**Study text:**
════════

I would say the main questions and challenges of the approach are the same: effective embedding and search, relevance of retrieved documents, editing things appropriately before prompting / conditional generation, and of course evals. Agreeing on a gold dataset for something as qualitative as “what’s a good answer to this question” is always more difficult than you think.
What is obviously unchanged is that the use case dominates what you do. What’s the desired wall time on a response? How many vectors do you need to store? Queries per call? How often are you deleting/adding? Do you want a fast/trained index? Which LLM, locally or via API? There are a lot of implementation requirements that can easily make these fancy techniques moot. I find myself coming back to the faiss documentation as a reliable, well-tested, and early vector database project. I’d say the variety of new vector database products in the space today is probably unnecessary, and in many cases you simply don’t need what any of them are offering unless you have a LOT of vectors.

════════

**Data:**
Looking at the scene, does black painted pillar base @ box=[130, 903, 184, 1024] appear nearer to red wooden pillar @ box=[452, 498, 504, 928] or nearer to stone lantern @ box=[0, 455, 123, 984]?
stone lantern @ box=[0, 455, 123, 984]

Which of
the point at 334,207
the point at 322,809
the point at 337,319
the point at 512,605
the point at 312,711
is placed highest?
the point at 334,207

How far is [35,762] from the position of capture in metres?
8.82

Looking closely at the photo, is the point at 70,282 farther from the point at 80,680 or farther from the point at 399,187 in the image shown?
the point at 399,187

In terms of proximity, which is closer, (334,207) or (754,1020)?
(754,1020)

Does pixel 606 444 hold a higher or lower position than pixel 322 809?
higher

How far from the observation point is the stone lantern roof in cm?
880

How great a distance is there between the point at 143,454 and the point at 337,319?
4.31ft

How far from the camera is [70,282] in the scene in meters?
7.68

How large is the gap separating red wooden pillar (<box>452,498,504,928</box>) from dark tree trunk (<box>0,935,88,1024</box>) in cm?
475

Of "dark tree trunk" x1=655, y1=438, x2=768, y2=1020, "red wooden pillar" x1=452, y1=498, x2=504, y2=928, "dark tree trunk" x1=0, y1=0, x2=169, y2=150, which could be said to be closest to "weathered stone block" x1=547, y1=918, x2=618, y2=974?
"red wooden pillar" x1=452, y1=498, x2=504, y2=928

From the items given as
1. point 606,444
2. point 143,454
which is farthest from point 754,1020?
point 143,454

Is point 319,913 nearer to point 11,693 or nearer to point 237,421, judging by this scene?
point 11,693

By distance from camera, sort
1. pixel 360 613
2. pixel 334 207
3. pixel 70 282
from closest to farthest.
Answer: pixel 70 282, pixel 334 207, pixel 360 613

════════

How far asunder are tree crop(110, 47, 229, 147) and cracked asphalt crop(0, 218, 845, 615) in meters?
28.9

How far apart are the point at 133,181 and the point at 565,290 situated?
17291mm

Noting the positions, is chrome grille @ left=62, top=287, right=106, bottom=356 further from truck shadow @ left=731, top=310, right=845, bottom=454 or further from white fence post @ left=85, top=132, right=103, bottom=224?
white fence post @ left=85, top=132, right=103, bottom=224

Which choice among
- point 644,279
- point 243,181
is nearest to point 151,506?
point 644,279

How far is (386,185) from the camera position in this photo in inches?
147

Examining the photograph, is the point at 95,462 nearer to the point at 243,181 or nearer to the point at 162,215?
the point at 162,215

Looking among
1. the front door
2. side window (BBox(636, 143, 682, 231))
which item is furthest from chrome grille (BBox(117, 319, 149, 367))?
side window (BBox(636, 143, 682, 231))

════════

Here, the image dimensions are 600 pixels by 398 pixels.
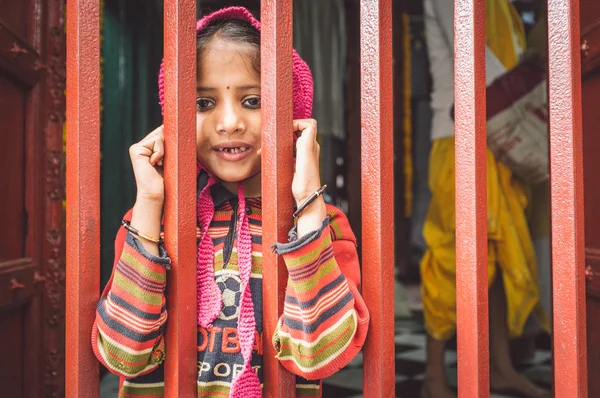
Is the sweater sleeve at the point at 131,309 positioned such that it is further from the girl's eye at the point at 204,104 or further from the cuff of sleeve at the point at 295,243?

════════

**Task item:**
List every main challenge of the approach that the text on vector search names in the sentence beginning "I would say the main questions and challenges". Rely solely on the text on vector search, not on the lines.

**Task response:**
- effective embedding and search
- relevance of retrieved documents
- editing things appropriately before prompting / conditional generation
- evals